28.05.14 Schotten - Lyrik

Als wir vor langen Jahren "unser" Schiff suchten, sprach uns in dieser Suche ein Gedicht von Ciceley Fox Smith an:
Ob Schönwetter oder beigedreht,
Die Segel groß oder klein,
Ob im Norden oder Süden; ob vorm Wind
Oder Wind querein
ist egal. Doch ein richtiges Schiff-
Und ich werde zufrieden sein.
Ein besseres Motto hätten wir nicht wählen können. Und auch keine bessere Dichterin. Ihr Verlag formuliert "Much of her poetry was from the point of view of the sailor.

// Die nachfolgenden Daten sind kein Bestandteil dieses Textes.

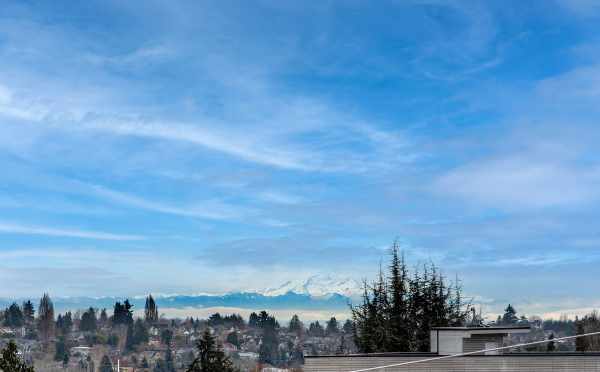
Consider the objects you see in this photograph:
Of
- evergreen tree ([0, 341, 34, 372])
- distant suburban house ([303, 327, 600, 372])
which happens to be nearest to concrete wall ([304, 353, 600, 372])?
distant suburban house ([303, 327, 600, 372])

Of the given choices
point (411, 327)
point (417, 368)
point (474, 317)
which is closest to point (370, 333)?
point (411, 327)

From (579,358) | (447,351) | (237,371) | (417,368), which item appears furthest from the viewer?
(237,371)

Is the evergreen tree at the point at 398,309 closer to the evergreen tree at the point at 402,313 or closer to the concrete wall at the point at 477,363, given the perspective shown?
the evergreen tree at the point at 402,313

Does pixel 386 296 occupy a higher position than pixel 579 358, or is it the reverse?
pixel 386 296

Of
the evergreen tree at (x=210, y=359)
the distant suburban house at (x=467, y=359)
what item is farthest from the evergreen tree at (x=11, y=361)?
the evergreen tree at (x=210, y=359)

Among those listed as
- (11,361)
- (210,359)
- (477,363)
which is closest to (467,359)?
(477,363)

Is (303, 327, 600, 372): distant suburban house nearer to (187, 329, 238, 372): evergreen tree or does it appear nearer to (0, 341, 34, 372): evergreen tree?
(0, 341, 34, 372): evergreen tree

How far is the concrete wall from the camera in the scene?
3325cm

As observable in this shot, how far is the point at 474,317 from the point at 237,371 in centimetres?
2007

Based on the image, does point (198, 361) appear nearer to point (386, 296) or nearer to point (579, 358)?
point (386, 296)

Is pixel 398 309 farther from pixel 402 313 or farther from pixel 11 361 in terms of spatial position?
pixel 11 361

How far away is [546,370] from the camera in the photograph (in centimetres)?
3347

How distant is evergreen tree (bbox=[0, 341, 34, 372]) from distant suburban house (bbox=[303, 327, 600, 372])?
12.6 metres

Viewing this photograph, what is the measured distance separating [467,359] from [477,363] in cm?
47
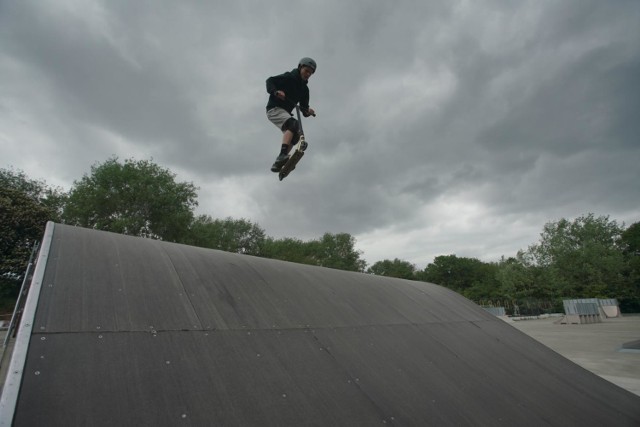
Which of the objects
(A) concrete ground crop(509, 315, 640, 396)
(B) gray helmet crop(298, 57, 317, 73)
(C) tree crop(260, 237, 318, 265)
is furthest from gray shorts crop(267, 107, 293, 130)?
(C) tree crop(260, 237, 318, 265)

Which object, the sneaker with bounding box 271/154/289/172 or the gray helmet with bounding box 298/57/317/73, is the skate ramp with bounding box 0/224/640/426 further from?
the gray helmet with bounding box 298/57/317/73

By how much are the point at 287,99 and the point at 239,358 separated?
450cm

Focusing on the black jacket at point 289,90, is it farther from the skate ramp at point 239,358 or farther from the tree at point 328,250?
the tree at point 328,250

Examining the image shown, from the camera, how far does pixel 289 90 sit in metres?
5.88

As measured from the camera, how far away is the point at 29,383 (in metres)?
1.86

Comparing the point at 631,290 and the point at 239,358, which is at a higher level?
the point at 631,290

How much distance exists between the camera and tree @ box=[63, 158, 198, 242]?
32.0m

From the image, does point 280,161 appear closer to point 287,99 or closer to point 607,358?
point 287,99

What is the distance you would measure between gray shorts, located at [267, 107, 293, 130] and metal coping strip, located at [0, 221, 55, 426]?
4.00m

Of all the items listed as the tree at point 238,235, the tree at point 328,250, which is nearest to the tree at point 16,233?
the tree at point 238,235

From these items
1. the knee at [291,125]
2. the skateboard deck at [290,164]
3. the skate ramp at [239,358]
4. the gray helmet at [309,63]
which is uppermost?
the gray helmet at [309,63]

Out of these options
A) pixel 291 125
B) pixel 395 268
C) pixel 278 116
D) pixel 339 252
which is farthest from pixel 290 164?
pixel 395 268

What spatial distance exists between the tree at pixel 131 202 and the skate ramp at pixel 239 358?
31.9 meters

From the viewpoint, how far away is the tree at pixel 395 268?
326ft
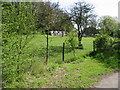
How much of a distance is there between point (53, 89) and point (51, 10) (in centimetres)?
375

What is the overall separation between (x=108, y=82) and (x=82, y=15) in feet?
30.8

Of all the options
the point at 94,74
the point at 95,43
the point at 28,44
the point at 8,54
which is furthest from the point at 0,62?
the point at 95,43

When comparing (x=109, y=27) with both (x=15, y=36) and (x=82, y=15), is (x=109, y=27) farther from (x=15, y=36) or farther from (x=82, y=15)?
(x=15, y=36)

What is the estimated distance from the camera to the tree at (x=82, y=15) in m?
12.4

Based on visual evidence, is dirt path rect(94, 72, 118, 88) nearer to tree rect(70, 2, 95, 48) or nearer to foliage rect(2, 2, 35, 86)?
foliage rect(2, 2, 35, 86)

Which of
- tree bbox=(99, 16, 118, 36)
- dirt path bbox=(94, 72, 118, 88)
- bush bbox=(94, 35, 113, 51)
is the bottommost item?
dirt path bbox=(94, 72, 118, 88)

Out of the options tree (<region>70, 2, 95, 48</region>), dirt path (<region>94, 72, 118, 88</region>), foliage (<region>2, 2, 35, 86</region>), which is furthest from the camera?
tree (<region>70, 2, 95, 48</region>)

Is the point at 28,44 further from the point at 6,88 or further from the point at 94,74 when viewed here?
the point at 94,74

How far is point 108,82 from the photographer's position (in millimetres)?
4133

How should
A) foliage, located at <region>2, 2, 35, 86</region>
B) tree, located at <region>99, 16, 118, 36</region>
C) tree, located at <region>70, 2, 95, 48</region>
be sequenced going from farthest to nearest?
tree, located at <region>70, 2, 95, 48</region> → tree, located at <region>99, 16, 118, 36</region> → foliage, located at <region>2, 2, 35, 86</region>

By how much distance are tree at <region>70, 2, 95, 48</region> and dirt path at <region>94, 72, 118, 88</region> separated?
7814 mm

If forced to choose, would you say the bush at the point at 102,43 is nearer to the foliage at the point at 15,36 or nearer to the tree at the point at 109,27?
the tree at the point at 109,27

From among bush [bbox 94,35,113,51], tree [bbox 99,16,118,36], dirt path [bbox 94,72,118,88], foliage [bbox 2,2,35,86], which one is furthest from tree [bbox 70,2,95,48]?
foliage [bbox 2,2,35,86]

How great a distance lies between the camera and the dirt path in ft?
12.5
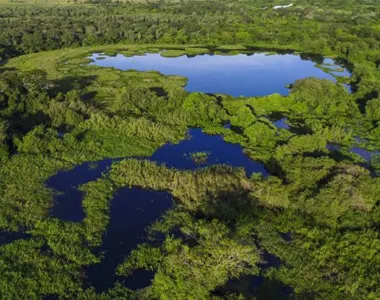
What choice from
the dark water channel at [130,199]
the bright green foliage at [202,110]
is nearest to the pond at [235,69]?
the bright green foliage at [202,110]

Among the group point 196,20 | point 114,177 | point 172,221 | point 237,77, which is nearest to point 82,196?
point 114,177

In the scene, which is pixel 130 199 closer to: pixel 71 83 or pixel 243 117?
pixel 243 117

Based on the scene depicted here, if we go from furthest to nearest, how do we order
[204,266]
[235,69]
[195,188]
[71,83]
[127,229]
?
1. [235,69]
2. [71,83]
3. [195,188]
4. [127,229]
5. [204,266]

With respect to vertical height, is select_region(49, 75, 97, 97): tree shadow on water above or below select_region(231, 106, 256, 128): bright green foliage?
above

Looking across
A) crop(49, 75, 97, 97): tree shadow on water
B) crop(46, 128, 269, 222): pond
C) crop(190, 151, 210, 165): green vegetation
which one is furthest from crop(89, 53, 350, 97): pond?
crop(190, 151, 210, 165): green vegetation

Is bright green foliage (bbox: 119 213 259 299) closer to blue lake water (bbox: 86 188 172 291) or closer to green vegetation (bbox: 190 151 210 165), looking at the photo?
blue lake water (bbox: 86 188 172 291)

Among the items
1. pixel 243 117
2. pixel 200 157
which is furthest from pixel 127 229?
pixel 243 117
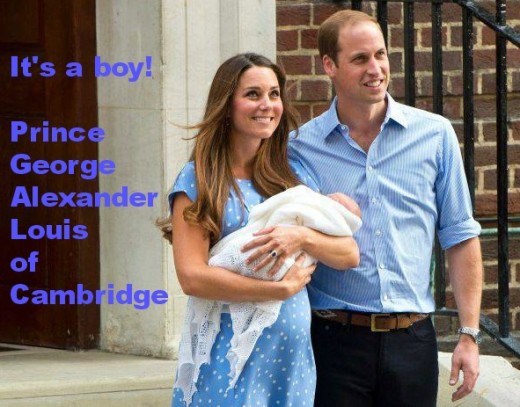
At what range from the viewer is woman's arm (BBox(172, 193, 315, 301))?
13.3ft

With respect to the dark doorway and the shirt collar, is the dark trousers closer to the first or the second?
the shirt collar

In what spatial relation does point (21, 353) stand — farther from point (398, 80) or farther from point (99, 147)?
point (398, 80)

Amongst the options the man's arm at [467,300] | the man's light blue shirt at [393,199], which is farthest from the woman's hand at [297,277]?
the man's arm at [467,300]

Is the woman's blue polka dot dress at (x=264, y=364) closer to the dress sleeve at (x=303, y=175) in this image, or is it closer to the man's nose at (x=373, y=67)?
the dress sleeve at (x=303, y=175)

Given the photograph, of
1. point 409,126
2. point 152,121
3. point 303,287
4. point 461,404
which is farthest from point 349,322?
point 152,121

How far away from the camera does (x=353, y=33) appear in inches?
168

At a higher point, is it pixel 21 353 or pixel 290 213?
pixel 290 213

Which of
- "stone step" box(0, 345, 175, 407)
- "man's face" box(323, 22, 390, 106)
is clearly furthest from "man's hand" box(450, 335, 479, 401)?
"stone step" box(0, 345, 175, 407)

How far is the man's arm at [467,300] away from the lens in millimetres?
4336

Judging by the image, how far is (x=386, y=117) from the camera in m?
4.30

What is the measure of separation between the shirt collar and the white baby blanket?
→ 28 cm

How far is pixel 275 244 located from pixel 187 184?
1.02 feet

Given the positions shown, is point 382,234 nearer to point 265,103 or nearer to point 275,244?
point 275,244

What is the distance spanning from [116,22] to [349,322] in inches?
85.8
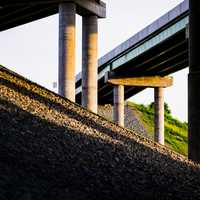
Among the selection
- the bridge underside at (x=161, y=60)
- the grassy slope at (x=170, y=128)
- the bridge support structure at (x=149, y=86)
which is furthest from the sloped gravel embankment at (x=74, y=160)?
the grassy slope at (x=170, y=128)

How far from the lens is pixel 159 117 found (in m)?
75.1

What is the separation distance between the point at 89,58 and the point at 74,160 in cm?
2751

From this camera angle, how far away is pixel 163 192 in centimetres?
1597

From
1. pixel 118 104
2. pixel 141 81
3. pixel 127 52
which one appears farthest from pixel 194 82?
pixel 118 104

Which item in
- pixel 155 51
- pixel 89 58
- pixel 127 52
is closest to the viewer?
pixel 89 58

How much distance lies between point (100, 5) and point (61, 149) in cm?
2817

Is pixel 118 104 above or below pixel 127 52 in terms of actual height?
below

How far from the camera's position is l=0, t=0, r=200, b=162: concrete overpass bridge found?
24375mm

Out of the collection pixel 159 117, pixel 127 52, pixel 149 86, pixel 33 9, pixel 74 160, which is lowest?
pixel 74 160

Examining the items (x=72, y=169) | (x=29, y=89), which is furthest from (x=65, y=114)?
(x=72, y=169)

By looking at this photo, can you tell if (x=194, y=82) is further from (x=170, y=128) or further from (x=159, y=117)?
(x=170, y=128)

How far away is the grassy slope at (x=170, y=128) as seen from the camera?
82.0 meters

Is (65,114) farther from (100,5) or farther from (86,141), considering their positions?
(100,5)

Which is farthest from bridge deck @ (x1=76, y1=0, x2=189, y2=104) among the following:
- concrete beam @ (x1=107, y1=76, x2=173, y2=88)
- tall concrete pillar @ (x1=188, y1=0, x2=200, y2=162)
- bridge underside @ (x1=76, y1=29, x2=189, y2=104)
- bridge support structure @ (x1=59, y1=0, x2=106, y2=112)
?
tall concrete pillar @ (x1=188, y1=0, x2=200, y2=162)
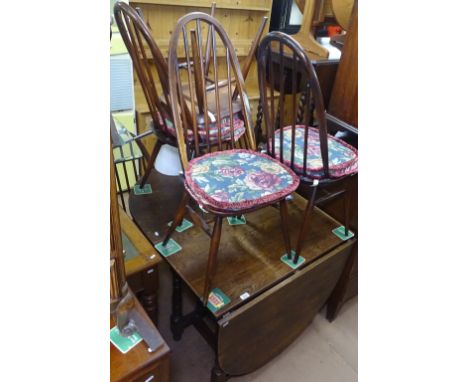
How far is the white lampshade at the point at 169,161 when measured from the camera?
68.7 inches

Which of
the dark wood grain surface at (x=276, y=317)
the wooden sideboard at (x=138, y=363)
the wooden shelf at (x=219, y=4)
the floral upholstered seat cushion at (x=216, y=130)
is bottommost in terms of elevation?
the dark wood grain surface at (x=276, y=317)

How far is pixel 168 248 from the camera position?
129cm

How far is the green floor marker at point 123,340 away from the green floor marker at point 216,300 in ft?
0.99

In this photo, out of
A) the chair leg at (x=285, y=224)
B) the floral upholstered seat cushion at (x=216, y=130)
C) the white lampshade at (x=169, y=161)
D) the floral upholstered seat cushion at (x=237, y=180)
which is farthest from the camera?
the white lampshade at (x=169, y=161)

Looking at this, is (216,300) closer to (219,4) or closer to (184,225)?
(184,225)

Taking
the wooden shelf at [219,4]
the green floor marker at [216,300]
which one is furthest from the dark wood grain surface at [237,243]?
the wooden shelf at [219,4]

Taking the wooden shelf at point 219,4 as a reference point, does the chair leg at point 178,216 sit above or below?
below

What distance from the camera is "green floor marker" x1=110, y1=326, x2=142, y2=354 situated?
79cm

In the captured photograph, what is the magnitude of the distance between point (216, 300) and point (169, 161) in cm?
86

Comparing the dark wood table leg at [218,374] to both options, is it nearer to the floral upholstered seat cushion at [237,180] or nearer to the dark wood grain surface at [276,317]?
the dark wood grain surface at [276,317]

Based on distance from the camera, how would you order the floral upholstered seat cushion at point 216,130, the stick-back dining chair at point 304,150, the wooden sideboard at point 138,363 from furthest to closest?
the floral upholstered seat cushion at point 216,130 → the stick-back dining chair at point 304,150 → the wooden sideboard at point 138,363

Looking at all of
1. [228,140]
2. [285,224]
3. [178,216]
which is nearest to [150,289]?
[178,216]

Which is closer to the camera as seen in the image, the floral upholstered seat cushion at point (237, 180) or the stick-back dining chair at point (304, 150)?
the floral upholstered seat cushion at point (237, 180)
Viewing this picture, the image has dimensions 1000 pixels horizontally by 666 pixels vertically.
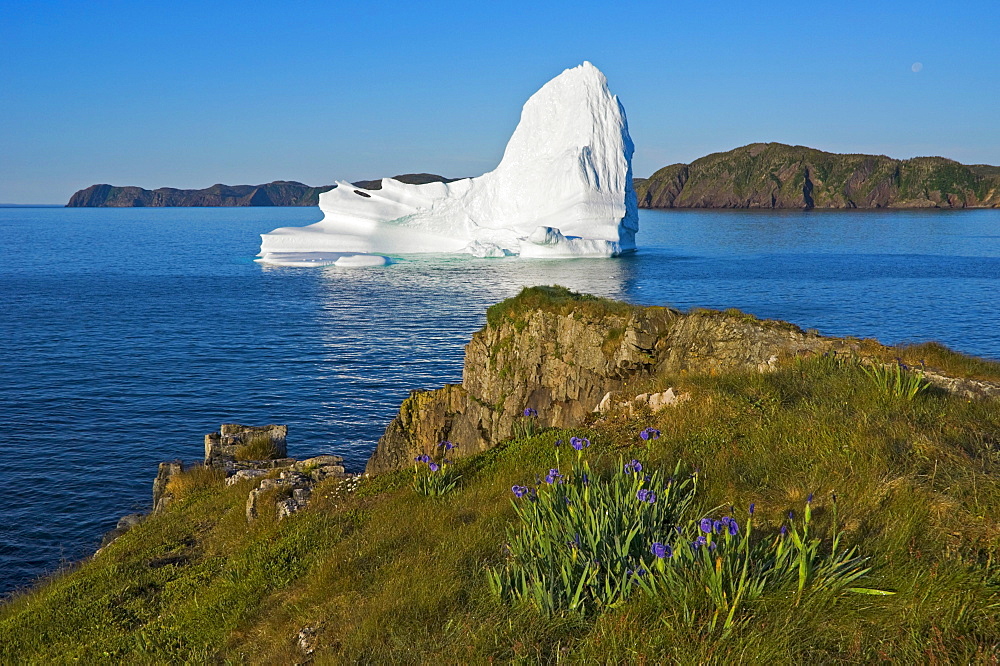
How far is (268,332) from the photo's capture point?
4153 centimetres

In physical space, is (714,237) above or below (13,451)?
above

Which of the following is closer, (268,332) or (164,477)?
(164,477)

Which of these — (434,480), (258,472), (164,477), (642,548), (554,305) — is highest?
(554,305)

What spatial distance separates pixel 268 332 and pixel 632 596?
132 feet

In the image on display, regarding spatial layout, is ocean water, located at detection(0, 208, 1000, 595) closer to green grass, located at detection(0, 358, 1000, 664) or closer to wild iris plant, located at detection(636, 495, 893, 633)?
green grass, located at detection(0, 358, 1000, 664)

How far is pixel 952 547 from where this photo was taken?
462 centimetres

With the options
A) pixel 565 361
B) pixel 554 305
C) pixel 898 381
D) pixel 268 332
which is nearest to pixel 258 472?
pixel 565 361

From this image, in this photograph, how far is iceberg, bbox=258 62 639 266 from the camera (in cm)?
7438

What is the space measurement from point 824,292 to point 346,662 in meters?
56.1

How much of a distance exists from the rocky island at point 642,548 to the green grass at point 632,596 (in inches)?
0.9

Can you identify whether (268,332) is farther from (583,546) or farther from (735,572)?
(735,572)

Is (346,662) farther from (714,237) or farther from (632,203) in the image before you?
(714,237)

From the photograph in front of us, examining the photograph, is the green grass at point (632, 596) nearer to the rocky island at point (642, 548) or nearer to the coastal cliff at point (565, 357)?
the rocky island at point (642, 548)

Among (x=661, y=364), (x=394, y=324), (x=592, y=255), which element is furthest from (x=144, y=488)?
(x=592, y=255)
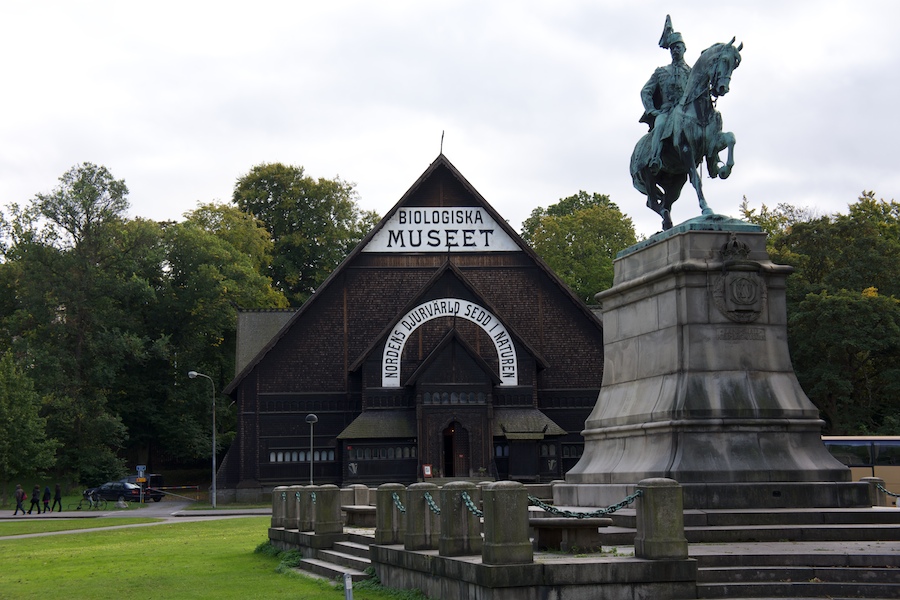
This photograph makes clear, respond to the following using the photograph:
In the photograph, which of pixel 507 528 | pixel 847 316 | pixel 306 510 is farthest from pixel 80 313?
pixel 507 528

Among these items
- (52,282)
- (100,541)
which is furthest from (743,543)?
(52,282)

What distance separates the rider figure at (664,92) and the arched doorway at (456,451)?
32447mm

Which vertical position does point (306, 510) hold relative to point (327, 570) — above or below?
above

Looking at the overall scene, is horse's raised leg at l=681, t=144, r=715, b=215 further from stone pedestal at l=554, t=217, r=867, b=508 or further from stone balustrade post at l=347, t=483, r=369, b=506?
stone balustrade post at l=347, t=483, r=369, b=506

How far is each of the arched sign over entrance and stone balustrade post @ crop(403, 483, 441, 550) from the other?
37062mm

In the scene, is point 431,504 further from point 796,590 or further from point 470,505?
point 796,590

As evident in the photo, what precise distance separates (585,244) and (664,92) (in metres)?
55.9

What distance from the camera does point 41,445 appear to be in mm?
56125

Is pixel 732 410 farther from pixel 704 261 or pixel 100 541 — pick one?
pixel 100 541

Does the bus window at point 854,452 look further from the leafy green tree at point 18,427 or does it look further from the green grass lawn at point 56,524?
the leafy green tree at point 18,427

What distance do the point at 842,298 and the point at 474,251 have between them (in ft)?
57.8

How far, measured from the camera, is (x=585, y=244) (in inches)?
2985

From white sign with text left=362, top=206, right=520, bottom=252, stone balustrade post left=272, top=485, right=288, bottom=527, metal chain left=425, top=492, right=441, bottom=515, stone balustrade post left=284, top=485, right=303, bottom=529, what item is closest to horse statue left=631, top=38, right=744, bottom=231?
metal chain left=425, top=492, right=441, bottom=515

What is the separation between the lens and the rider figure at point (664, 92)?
64.9 ft
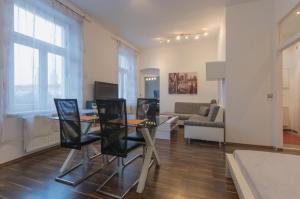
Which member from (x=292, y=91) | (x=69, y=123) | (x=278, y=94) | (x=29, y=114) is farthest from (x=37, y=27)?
(x=292, y=91)

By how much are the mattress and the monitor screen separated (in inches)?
140

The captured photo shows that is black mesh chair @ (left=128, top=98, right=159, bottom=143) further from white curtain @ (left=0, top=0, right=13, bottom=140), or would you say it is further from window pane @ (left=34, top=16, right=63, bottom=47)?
window pane @ (left=34, top=16, right=63, bottom=47)

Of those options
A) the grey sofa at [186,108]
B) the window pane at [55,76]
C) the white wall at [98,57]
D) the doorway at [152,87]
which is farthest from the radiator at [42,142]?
the doorway at [152,87]

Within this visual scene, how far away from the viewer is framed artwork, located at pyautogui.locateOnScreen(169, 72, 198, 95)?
6422 millimetres

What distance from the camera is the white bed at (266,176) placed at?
1154 millimetres

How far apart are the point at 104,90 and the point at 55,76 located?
1453mm

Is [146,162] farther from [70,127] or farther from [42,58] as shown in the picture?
[42,58]

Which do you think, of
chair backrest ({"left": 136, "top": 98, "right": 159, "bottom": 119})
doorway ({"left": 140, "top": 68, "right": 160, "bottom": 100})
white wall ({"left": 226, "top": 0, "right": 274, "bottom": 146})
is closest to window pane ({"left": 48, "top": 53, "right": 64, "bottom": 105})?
chair backrest ({"left": 136, "top": 98, "right": 159, "bottom": 119})

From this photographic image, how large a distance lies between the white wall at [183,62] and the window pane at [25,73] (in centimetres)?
472

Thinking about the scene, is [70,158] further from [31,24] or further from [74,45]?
[74,45]

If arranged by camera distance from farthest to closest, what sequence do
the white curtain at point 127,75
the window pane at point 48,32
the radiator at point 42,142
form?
the white curtain at point 127,75 → the window pane at point 48,32 → the radiator at point 42,142

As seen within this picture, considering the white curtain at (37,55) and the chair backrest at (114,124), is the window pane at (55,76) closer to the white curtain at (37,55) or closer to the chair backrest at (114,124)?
the white curtain at (37,55)

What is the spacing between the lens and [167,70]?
6836 mm

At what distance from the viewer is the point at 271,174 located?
4.56 feet
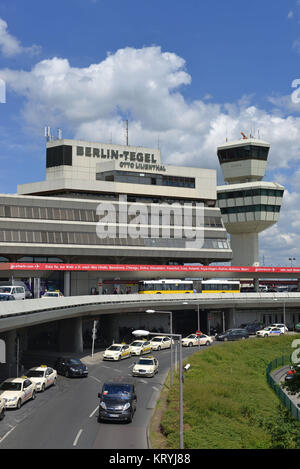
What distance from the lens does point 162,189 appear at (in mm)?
102938

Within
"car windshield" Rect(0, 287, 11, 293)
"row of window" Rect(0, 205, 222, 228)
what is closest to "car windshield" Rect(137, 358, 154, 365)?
"car windshield" Rect(0, 287, 11, 293)

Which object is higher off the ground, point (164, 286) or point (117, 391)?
point (164, 286)

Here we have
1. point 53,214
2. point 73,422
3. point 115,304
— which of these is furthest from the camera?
point 53,214

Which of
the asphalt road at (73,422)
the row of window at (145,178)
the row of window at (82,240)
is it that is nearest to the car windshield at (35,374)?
the asphalt road at (73,422)

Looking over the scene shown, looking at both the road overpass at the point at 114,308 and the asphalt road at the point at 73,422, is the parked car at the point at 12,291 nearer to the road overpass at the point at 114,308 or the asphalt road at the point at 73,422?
the road overpass at the point at 114,308

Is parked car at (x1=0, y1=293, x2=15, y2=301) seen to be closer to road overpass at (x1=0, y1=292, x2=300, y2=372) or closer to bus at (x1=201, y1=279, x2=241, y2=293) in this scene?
road overpass at (x1=0, y1=292, x2=300, y2=372)

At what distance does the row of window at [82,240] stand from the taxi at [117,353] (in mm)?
33569

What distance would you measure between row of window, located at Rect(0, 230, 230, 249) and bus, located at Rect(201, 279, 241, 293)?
47.2 ft

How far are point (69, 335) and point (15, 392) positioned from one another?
2847cm

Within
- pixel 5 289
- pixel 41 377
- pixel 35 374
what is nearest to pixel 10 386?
pixel 41 377

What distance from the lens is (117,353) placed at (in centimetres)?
5628

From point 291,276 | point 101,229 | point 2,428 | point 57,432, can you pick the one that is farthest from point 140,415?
point 291,276

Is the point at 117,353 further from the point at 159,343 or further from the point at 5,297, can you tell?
the point at 5,297

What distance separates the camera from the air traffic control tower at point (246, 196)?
113312 mm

The detailed nautical content of her poems made it easy to understand why so many readers presumed that Cicely was male." Es gab also schon vor einhundert Jahren Frauen, die wie Seeleute fühlten, was manchem heute noch ein Geheimnis ist. Damit begann die Geschichte der WIEBKE BOHLEN
Auch Schiffe können Geheimnisse bergen. Manche waren an schrecklichen Ereignissen beteiligt, man denke nur an die Zeiten der Weltkriege. In mancher Bilge schlummern wertvolle Dinge, die dort verloren gingen und vergessen wurden. Andere bergen fröhliche und ein wenig skurrile Geheimnisse. Es kann sein, dass unser Schiff zu der dritten Kategorie gehört.
In dieser Woche begegnete ich einem Bootsbauer und unterhielt mich über - na, was schon? Richtig! Bald kam das Gespräch aufs Segeln und Holzschiffe. Ob ich denn auch segle, und ob ich gar ein eigenes Schiff habe? Wo es gebaut sei? Die üblichen Fragen in diesen üblichen Unterhaltungen. Dazu die üblichen Antworten: "ja", "ja", "in Norwegen". Die Augenbrauen gehen hoch, künden von Interesse. "Auf welcher Werft?" "bei Djupevag". Und jetzt kommt's. Statt des üblichen ratlosen "Ach, ja?" kam die Antwort "Da habe ich gearbeitet."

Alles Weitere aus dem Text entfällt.